### Provided text
━━━━

Israel continues to bomb the Gaza Strip with an estimated hundreds of patients being killed after Israel’s bombing on 17 October of the Al-Ahli Baptist hospital in Gaza City.
At home, the Department of International Relations and Cooperation and Department of Trade, Industry and Competition are otherwise preoccupied with hosting the African Growth Opportunity Act (Agoa) summit scheduled for November 2-4. This trade agreement with the United States seeks to increase preferential market access to the US for Sub-Saharan African countries keen to do business with American companies.
Organised labour, which customarily jumps at the opportunity to join government delegations to trade deal talks, has lapped up a place in these negotiations. This although the US is the world’s biggest financial supporter of Israel, an apartheid state whose separate roads for Israelis and Palestinians, repeated military attacks on Palestinians by air and land, checkpoints to prevent Palestinian freedom of movement, and hawiyya (dompas for Palestinians) bear striking resemblances to past structures of apartheid in South Africa.
Organised labour’s continued participation in high-level talks with the US government amounts to a passive and muted response on the part of unions towards Israel’s continued aggression against the people of Palestine. This, in spite of the many resolutions that the country’s largest trade union federation Cosatu has adopted pledging its unconditional support for the liberation of the Palestinian people.
South African trade unions are rarely treated as an important partner in trade deals, which are not always in the interests of workers anyway – in 2015, South Africa and the US concluded the Paris Deal on Poultry that allows for the export of chicken bone-in cuts from the US on a quota basis, duty free. The quota is increased annually and now stands at 71,963 metric tonnes. As the influx of cheap chicken flooded into South Africa, local producers witnessed their industry decimated, with job losses in the thousands and job creation in the chicken industry on the back burner.
Labour’s current meek and uncritical participation in preparation for the Agoa summit sharply contrasts with their publicly stated positions of “unwavering solidarity with the Palestinian people in their quest for justice, peace and for the end of violence”. Matthew Parks, head of Cosatu’s Parliamentary unit and spokesperson confirmed that South African labour federations would be attending the Agoa summit and that it would be “economic suicide” for them not to. Asked whether it was appropriate for the federation to participate in the Agoa summit while Israel bombs Gaza with the support of the US and its allies Parks did not respond directly, nor even mention the US, saying that “if the Israeli government refuses to negotiate for a just end to the occupation of Palestinian territories, then the world must impose comprehensive sanctions on it and refer its government to the International Criminal Court for war crimes”.

━━━━

### Provided material

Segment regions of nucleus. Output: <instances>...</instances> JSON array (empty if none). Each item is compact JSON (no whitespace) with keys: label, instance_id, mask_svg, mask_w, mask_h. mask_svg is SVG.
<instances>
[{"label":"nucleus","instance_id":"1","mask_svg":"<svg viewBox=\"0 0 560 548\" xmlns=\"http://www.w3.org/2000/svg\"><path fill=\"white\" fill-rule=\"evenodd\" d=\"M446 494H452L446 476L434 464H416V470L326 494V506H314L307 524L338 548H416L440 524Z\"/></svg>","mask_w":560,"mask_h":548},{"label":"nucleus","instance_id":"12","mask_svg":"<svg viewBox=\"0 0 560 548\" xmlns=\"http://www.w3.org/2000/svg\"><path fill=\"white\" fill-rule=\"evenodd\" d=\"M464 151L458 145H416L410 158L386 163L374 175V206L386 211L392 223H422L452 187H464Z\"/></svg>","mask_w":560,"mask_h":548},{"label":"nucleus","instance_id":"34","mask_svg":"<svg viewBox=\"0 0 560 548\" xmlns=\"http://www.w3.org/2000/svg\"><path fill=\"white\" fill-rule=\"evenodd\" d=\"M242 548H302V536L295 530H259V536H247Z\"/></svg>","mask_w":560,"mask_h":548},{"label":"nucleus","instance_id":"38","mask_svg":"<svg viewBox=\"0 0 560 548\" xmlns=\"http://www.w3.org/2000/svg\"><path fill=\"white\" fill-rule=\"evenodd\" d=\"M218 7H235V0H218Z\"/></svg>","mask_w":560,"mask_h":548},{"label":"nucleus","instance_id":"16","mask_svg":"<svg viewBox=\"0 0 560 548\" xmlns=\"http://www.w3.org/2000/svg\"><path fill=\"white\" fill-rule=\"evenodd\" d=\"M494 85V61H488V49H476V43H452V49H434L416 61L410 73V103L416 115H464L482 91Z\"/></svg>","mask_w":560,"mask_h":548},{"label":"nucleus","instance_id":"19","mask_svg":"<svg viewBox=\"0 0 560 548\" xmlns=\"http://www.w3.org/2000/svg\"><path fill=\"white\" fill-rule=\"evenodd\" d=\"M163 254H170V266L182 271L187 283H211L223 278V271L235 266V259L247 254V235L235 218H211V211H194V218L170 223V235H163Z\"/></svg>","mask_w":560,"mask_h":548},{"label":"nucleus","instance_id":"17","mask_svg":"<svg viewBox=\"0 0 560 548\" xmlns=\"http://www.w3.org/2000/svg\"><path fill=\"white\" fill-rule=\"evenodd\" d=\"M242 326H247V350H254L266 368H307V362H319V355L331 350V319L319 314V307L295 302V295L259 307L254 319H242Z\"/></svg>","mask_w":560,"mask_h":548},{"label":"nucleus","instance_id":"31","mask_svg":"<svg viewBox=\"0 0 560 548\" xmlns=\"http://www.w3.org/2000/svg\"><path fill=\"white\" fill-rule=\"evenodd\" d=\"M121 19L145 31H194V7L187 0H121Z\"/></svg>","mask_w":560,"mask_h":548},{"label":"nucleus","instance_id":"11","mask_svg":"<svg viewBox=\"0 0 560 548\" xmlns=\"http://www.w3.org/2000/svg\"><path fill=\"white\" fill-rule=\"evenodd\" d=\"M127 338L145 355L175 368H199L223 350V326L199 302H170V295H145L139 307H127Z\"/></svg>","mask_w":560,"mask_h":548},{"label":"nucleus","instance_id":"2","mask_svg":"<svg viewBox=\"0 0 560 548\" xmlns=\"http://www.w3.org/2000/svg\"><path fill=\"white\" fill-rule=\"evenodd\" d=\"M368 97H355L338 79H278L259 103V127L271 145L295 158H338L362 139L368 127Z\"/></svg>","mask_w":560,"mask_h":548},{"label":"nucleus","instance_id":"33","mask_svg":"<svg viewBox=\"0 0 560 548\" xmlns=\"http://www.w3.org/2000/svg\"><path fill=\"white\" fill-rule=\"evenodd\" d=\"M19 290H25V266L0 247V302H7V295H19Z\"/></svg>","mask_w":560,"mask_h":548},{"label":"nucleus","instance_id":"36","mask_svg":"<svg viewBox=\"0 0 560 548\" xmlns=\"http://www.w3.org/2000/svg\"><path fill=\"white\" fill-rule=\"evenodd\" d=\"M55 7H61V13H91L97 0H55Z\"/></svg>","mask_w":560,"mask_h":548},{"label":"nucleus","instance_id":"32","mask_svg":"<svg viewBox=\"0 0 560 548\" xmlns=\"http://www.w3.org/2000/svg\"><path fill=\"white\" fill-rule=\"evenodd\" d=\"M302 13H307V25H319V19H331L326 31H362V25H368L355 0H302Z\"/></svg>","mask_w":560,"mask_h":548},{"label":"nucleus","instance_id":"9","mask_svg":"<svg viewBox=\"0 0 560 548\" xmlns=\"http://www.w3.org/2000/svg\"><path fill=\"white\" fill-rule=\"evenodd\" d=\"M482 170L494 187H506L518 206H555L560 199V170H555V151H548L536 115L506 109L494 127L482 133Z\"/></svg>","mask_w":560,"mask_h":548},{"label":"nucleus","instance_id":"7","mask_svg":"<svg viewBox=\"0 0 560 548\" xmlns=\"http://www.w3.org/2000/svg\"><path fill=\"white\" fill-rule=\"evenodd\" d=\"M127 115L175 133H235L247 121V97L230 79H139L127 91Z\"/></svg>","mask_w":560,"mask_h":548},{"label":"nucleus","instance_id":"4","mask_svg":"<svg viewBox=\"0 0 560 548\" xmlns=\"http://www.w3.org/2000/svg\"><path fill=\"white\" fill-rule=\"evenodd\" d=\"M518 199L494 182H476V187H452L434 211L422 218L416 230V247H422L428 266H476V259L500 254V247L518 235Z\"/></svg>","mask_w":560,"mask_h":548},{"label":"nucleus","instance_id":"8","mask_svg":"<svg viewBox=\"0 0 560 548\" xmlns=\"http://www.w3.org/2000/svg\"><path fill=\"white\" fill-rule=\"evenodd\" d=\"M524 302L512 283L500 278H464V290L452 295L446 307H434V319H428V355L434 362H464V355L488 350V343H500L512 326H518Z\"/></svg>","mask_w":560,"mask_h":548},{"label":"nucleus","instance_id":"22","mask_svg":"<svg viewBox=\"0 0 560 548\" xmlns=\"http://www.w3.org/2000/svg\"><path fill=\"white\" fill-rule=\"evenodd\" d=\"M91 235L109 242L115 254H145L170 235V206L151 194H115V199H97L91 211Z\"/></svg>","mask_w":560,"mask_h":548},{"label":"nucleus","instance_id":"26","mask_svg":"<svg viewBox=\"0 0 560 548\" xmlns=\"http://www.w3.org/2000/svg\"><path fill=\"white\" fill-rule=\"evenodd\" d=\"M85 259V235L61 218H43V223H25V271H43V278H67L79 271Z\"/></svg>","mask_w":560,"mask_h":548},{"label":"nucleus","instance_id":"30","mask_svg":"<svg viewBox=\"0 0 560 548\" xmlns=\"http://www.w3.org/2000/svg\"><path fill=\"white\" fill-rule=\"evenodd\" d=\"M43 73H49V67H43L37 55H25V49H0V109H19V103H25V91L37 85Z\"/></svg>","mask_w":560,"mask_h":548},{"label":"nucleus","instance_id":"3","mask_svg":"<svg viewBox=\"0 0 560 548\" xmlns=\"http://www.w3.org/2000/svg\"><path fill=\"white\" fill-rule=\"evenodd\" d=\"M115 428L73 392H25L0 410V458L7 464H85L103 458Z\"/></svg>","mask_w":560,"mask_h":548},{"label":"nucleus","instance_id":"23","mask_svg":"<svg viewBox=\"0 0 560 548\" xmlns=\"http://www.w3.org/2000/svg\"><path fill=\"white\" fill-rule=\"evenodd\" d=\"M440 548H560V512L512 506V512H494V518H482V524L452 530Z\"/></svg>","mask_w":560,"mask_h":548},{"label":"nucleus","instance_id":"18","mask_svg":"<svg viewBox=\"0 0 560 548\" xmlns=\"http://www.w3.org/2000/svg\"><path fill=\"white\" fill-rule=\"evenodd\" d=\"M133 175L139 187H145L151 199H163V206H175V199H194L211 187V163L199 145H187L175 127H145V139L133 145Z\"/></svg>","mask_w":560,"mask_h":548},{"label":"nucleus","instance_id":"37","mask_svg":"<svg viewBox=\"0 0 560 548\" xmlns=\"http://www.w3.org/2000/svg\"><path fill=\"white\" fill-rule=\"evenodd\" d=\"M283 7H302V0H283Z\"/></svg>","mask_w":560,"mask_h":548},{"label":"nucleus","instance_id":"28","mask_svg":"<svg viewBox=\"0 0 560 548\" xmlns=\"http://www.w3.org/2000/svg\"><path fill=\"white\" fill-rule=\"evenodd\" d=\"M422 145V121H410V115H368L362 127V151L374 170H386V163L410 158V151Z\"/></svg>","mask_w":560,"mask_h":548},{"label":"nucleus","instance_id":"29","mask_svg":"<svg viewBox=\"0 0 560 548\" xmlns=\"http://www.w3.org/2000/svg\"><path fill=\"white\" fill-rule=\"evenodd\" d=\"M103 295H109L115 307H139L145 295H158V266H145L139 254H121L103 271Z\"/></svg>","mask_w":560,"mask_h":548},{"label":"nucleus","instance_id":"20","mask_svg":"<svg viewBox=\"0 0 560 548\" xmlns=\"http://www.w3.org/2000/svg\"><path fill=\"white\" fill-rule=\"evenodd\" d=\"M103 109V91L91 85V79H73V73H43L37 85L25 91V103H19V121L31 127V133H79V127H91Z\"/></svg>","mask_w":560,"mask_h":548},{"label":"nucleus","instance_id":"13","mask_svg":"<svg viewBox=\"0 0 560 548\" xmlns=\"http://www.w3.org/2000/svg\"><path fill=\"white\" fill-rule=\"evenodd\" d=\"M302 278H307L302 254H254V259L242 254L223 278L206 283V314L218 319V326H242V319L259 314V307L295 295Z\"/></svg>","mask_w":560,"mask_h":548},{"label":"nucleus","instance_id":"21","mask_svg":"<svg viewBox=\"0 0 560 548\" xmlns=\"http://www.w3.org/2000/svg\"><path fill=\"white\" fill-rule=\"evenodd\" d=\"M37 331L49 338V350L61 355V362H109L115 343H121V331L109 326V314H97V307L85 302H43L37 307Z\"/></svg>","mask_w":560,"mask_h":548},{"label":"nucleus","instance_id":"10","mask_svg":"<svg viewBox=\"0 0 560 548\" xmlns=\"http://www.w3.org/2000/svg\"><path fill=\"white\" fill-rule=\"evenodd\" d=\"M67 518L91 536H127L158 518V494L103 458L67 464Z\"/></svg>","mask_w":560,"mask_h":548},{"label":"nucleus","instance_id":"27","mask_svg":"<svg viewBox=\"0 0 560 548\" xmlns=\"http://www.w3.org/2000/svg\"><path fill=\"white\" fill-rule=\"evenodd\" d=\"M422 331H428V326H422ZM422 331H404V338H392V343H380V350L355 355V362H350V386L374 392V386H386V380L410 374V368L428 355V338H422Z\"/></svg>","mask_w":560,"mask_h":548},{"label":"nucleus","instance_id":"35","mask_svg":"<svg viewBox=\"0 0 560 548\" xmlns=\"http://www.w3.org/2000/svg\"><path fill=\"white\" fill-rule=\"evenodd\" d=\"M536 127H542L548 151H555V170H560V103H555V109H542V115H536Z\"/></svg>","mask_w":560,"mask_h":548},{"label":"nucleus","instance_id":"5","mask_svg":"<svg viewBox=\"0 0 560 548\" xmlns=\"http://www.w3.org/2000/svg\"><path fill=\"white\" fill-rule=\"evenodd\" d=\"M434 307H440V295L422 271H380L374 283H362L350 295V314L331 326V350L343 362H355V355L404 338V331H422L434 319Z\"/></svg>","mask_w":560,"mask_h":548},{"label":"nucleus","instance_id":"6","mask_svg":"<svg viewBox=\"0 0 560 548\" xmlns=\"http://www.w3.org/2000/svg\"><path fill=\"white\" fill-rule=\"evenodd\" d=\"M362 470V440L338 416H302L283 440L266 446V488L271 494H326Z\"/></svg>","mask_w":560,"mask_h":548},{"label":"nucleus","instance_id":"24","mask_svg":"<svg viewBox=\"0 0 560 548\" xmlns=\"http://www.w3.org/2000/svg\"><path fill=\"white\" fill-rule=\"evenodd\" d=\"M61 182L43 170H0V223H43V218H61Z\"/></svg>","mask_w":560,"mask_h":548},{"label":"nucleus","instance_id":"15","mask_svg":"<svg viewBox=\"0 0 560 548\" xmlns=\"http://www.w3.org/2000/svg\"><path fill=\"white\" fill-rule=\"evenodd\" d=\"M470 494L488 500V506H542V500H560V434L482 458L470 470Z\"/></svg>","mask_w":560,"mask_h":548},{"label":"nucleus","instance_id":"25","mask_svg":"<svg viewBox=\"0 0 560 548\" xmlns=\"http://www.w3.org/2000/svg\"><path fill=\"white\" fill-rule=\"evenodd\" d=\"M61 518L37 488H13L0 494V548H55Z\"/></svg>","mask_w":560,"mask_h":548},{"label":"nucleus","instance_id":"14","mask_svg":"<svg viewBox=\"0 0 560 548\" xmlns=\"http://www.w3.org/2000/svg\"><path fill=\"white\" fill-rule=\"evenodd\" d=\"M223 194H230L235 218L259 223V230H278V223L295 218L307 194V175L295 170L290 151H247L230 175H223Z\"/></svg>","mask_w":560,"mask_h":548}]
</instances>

━━━━

### Problem 1
Rewrite everything in the Agoa article from "Israel continues to" down to "in Gaza City.", putting "shelling" in place of "bombing".
### Problem 2
Which features of Israel does the Agoa article say bear striking resemblances to past apartheid structures in South Africa? List them all.
The data after the Agoa article comes from a separate source.

### Result 1
Israel continues to bomb the Gaza Strip with an estimated hundreds of patients being killed after Israel’s shelling on 17 October of the Al-Ahli Baptist hospital in Gaza City.

### Result 2
- Separate roads for Israelis and Palestinians
- Repeated military attacks on Palestinians by air and land
- Checkpoints to prevent Palestinian freedom of movement
- Hawiyya (dompas for Palestinians)